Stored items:
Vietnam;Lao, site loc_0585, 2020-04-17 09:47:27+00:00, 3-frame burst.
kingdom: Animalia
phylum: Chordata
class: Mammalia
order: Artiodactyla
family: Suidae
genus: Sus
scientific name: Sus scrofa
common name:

WORK INSTRUCTION:
Give the records back in full, word for word.

REPLY TO THE EXERCISE:
Vietnam;Lao, site loc_0585, 2020-04-17 09:47:27+00:00, 3-frame burst.
kingdom: Animalia
phylum: Chordata
class: Mammalia
order: Artiodactyla
family: Suidae
genus: Sus
scientific name: Sus scrofa
common name:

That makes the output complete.